6La deuxième difficulté est liée à la précédente. Elle tient au choix du niveau de la comparaison. Qu’il s’agisse, pour ne s’en tenir qu’à quelques exemples, de la région, de l’État-nation ou de la civilisation, aucune de ces échelles n’est rigoureusement univoque ou généralisable. Elles sont toutes historiquement constituées et situées, chargées de contenus spécifiques et donc difficiles à transposer dans des cadres différents. Il suffit de penser, par exemple, aux problèmes que pose le concept de civilisation, développé dans des conditions historiques particulières, dès lors que l’on veut l’instituer en niveau générique de comparaison [9]. En pratique, on peut certes contourner l’obstacle, en intégrant dans la grille comparative une marge d’écart, adaptée à chaque cas étudié. Mais ces écarts risquent d’affaiblir la pertinence des résultats, notamment dans le cas de comparaisons multilatérales qui obligent à tenir compte d’un nombre élevé de paramètres.
7En outre, la question des échelles exerce des effets directs sur la définition de l’objet de la comparaison. Son choix n’est jamais neutre, mais toujours déjà empreint d’une représentation particulière qui mobilise des catégories spécifiques historiquement constituées. Qu’il s’agisse d’objets d’apparence simple et donc dotés d’une certaine évidence comme le chômeur, l’étudiant ou les relations de parenté, ou bien d’ensembles plus complexes comme le système d’enseignement ou les rapports entre espaces public et privé, on peut facilement montrer que les grilles d’analyse divergent non seulement selon l’échelle choisie, mais aussi en fonction de la particularité des terrains, des désignations et des traditions de recherche auxquelles le chercheur se réfère. Il peut en résulter des distorsions considérables : d’abord dans le cas où, pour un même objet d’étude, l’échelle choisie pour l’une des entités de la comparaison ne s’avère pas forcément pertinente pour l’autre; ensuite au niveau de l’identification même des entités, à laquelle concourent des filiations catégorielles et des perspectives scientifiques distinctes. C’est soulever là le problème de la constitution historique et située des objets de la comparaison. Afin d’éviter l’écueil de la « naturalité » présumée de ceux-ci, il s’avère souvent indispensable d’interroger leur historicité, de même que les marques laissées par cette dernière sur leurs caractéristiques et leurs usages contemporains [10].

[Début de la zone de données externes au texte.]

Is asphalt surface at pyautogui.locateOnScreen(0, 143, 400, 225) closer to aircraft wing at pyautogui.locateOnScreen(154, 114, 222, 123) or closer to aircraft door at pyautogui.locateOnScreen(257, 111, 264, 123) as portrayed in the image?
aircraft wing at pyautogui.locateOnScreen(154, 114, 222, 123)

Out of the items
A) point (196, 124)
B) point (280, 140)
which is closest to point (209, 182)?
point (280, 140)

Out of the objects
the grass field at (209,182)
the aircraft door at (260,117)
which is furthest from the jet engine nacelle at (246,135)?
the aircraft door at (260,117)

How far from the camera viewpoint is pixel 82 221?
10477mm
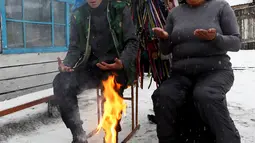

8Mais l’historicisation des objets et des problématiques peut susciter des conflits entre logiques synchronique et diachronique. La comparaison suppose une coupe synchronique, ou tout au moins un point d’arrêt dans le déroulement temporel, même si le comparatiste traite aussi de processus de transformations ou peut opérer des comparaisons dans le temps. Y compris dans ces cas, il est amené à fixer son objet, à l’arrêter dans le temps et donc, en quelque sorte, à le suspendre. S’il s’aventure trop dans la description d’enchaînements chronologiques qui débouchent sur des changements spécifiques, il lui sera difficile de justifier pourquoi, dans sa grille comparative – qu’elle soit explicite ou implicite –, il s’appuie sur tel élément du processus et en néglige tel autre. Il en résulte une quête d’équilibre qui, dans la pratique, se révèle souvent fragile et instable.
9Une difficulté supplémentaire réside dans l’interaction entre les objets de la comparaison. Quand on étudie des sociétés en contact, on constate fréquemment que les objets et les pratiques sont non seulement en situation d’interrelation, mais encore se modifient réciproquement sous l’effet de leur mise en relation. C’est souvent le cas, par exemple, en sciences humaines et sociales, où les disciplines et les écoles évoluent à travers des échanges croisés, dans des activités culturelles comme la littérature, la musique et les arts, ou dans des domaines pratiques comme la publicité, les techniques de marketing, les cultures d’organisation ou encore les politiques sociales. L’étude comparée de ces zones de contact, qui se transforment en interagissant, invite le chercheur à réorganiser son cadre conceptuel et à repenser ses outils analytiques [11].
10Les différents points que nous venons de relever renvoient tous au problème de l’articulation entre une logique d’analyse essentiellement synchronique et des objets historiquement constitués [12]. Les défis qu’ils soulèvent pour le chercheur incitent d’abord à une plus grande prise en considération de la dimension historique. Les études de transferts, qui partent précisément de processus historiques, répondent à cette exigence, tout en posant, cependant, d’autres problèmes.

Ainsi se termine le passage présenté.